**Texto do documento**:

>>

A Folha de S. Paulo acaba de descobrir que o racionamento de
água que ocorre em São Paulo é racionamento mesmo, e não efeito
colateral de obras de manutenção da rede. Essa constatação faz a
manchete do jornal nesta sexta-feira (1/8): “Ação de SP na crise da água
equivale a racionamento”.
No texto que se segue, o leitor fica sabendo que o racionamento que
sofre na prática há um mês também é racionamento na teoria. O diário
paulista só percebeu que o racionamento de fato é também um racionamento
em termos técnicos quando alguns bares da Vila Madalena, região da
boemia frequentada por jornalistas, tiveram que fechar por falta de
água.
A nova interpretação da Folha para a crise de abastecimento
chama atenção porque acontece ao mesmo tempo em que o jornal anuncia uma
campanha para esclarecer aos leitores seu posicionamento diante de
alguns temas tidos como importantes: casamento gay, pena de morte, cotas
raciais, política econômica, aborto e legalização de drogas. A direção
do jornal quer mostrar que, embora tenha posições claras sobre os
assuntos, abre espaço para opiniões divergentes.
Essa mudança responde em parte a especulações feitas por protagonistas das redes sociais sobre a persistência da Folha de S. Paulo
em pressionar o senador Aécio Neves (PSDB), candidato a presidente da
República, a dar uma explicação para o caso do aeroporto privado feito
em Minas Gerais com dinheiro público quando ele era governador do
Estado.
Foi a Folha que revelou essa história, obrigando os outros
jornais a seguirem a pauta, e o veículo que mais mantém o assunto em
evidência. Com a insistência do jornal paulista, Aécio Neves finalmente
admitiu que usou o aeroporto “algumas vezes” e, nesta quarta-feira,
acusa a Agência Nacional de Aviação Civil de atrasar a homologação do
campo de pouso, o que pode ter feito com que ele, “inadvertidamente”,
usasse as instalações irregulares.

<<

**Dados exibidos**:
>>

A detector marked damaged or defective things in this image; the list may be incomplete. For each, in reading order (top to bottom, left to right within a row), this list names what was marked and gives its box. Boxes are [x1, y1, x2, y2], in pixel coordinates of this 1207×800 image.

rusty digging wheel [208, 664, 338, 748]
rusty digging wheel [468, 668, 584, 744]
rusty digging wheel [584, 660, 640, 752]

<<
>>

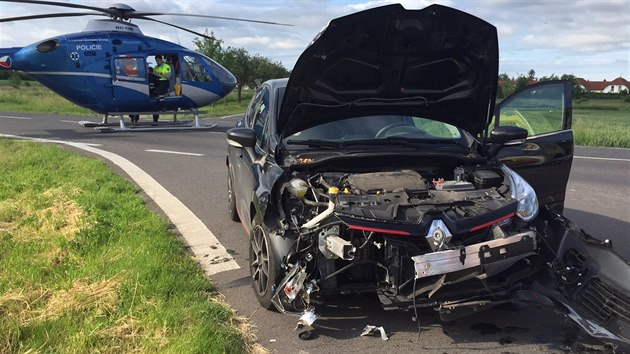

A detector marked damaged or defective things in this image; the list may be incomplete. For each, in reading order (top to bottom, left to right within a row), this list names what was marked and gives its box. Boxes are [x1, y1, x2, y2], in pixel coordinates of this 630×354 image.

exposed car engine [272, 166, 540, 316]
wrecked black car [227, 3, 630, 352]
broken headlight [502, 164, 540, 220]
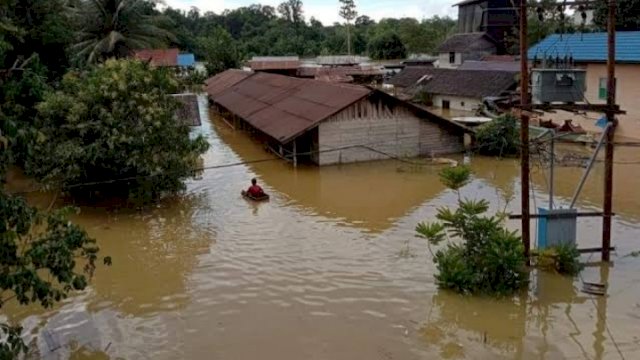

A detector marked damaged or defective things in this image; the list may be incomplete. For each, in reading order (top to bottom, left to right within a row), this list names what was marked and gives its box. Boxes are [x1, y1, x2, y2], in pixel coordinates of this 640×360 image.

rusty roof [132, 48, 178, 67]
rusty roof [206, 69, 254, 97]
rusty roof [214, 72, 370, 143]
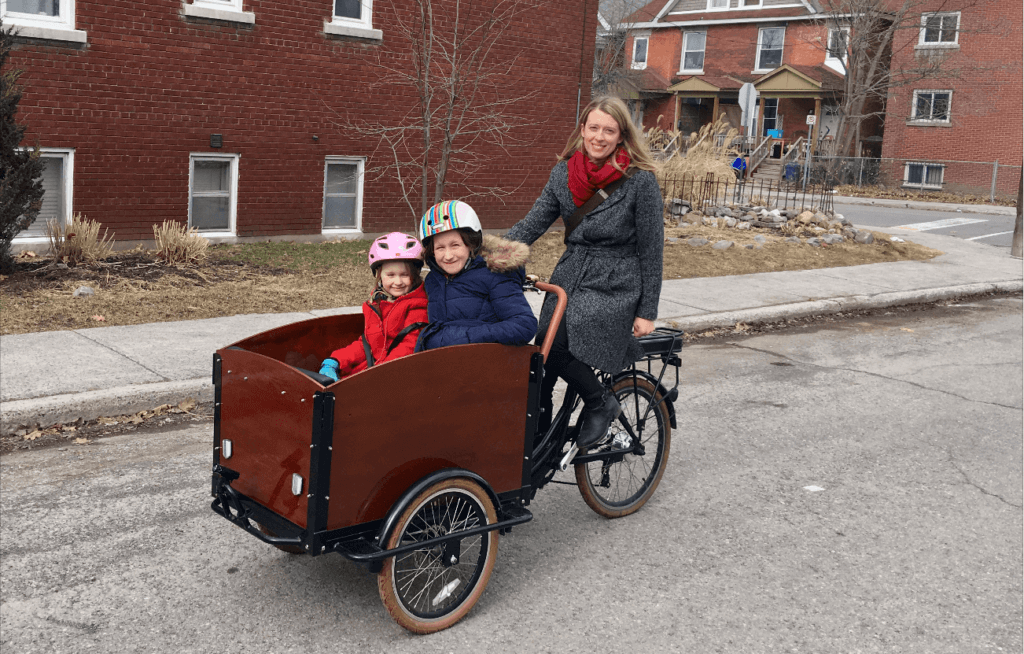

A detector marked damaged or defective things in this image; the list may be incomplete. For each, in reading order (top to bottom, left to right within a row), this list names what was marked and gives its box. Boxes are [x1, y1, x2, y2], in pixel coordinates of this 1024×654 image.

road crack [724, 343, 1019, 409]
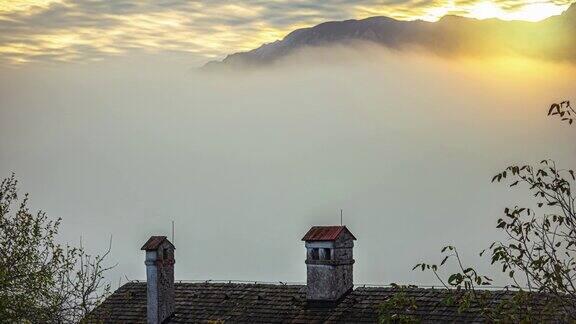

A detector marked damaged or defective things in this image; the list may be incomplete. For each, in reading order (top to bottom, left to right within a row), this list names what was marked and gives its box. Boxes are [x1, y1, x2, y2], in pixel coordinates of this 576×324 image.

<<

**Desafios**:
a - No texto sobre a Folha e a crise da água, o que levou alguns bares da Vila Madalena a fechar?
b - Edite o trecho do texto sobre a Folha e a crise da água que começa em "A nova interpretação" e termina em "para opiniões divergentes.", substituindo "campanha" por "iniciativa".
c - Prossiga com o texto sobre a Folha e a crise da água a partir do ponto em que ele termina.

**Respostas por tarefa**:
a - A falta de água.

b -
A nova interpretação da Folha para a crise de abastecimento
chama atenção porque acontece ao mesmo tempo em que o jornal anuncia uma
iniciativa para esclarecer aos leitores seu posicionamento diante de
alguns temas tidos como importantes: casamento gay, pena de morte, cotas
raciais, política econômica, aborto e legalização de drogas. A direção
do jornal quer mostrar que, embora tenha posições claras sobre os
assuntos, abre espaço para opiniões divergentes.

c -
No mesmo dia, em editorial, a Folha exige mais explicações,
acusa o ex-governador de haver privilegiado a cidade onde sua família
possui terras, observa que a obra “no mínimo, é conveniente para ele e
seus parentes” e conclui que a questão “não está mais que esclarecida”,
como quis Aécio.
O Brasil da imprensa vai mal
Alguns leitores escrevem comentários dizendo que o jornal paulista se
descola de seus concorrentes, que poupam quanto podem o candidato
tucano. No entanto, é mais fácil explicar a aparente guinada da Folha
em dois aspectos: o jornal sempre foi muito próximo do ex-governador
José Serra, que, embora correligionário, não tem qualquer entusiasmo
pela candidatura de Aécio Neves; a Folha, como os outros diários
de circulação nacional, segue demonstrando seu partidarismo em favor
do PSDB em outros aspectos, principalmente no que se refere aos
problemas de São Paulo.
Se não fosse pela simples observação crítica que o leitor mais atento
costuma fazer, o partidarismo dos principais diários do País vem sendo
registrado por um grupo de pesquisadores da UERJ – Universidade do
Estado do Rio de Janeiro. Suas análises da valência das informações
destacadas pela imprensa mostram uma dicotomia presente nas escolhas
editoriais, que reforçam aspectos negativos ou positivos dos
acontecimentos conforme os protagonistas.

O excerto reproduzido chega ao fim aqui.